Per questo le piccole imprese italiane di domani saranno piccole imprese organizzate come le grandi: con una separazione più netta tra azionista e gestore e con una cultura manageriale che si andrà a sommare a quella imprenditoriale. Esse saranno specializzate in nicchie di mercato dove potranno far valere la qualità.

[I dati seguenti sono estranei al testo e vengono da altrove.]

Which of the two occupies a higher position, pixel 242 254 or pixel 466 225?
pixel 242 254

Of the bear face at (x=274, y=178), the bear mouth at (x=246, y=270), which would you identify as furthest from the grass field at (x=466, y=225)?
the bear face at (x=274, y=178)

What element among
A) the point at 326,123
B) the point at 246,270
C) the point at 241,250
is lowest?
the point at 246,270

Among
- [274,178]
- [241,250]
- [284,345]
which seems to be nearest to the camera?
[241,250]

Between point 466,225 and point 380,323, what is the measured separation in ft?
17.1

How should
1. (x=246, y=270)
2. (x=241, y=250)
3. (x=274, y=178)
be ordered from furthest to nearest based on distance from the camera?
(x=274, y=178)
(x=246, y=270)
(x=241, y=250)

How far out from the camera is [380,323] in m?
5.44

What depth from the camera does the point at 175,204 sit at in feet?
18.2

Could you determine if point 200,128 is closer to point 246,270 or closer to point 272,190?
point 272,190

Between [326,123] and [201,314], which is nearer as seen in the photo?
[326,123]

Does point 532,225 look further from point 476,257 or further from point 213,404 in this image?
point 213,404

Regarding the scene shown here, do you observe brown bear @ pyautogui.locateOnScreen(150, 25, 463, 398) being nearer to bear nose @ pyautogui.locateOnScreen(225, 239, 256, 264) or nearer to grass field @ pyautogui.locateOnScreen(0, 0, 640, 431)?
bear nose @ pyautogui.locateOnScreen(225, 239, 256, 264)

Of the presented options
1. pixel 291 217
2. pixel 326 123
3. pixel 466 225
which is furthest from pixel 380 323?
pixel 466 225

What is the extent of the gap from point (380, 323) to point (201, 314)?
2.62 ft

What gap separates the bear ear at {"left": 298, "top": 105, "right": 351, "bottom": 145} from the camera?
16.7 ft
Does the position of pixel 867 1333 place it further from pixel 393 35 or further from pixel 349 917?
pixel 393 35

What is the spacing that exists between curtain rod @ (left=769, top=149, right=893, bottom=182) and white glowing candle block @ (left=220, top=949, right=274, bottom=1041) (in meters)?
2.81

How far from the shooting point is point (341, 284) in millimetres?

Dovranno avere una maggiore attenzione alla distribuzione oltre che alla produzione”.
In questo senso quanto sono importanti le piccole imprese familiari in province come Rimini?
“La provincia di Rimini, come quelle di molte altre città italiane- risponde Cipolletta – trova nell’impresa familiare un asse economico e sociale importantissimo. Queste imprese rappresentano una caratteristica ineludibile della struttura produttiva del territorio, perchè consentono di mantenere viva la cultura dell’intraprendere che altrimenti si spegnerebbe, data anche la carenza di scuole per l’impresa. Inoltre, l’impresa familiare consente una diffusione su tutto il territorio di attività, di conoscenze e di occupazione che rimane necessario per la provincia. Ma, poiché anche le piccole imprese devono crescere per difendersi, è necessario che il territorio, ossia le provincia, si doti di infrastrutture e servizi capaci di connettere l’impresa alla rete delle possibilità esistenti nel paese e nel mondo. La competizione globale presuppone ottimi servizi locali”.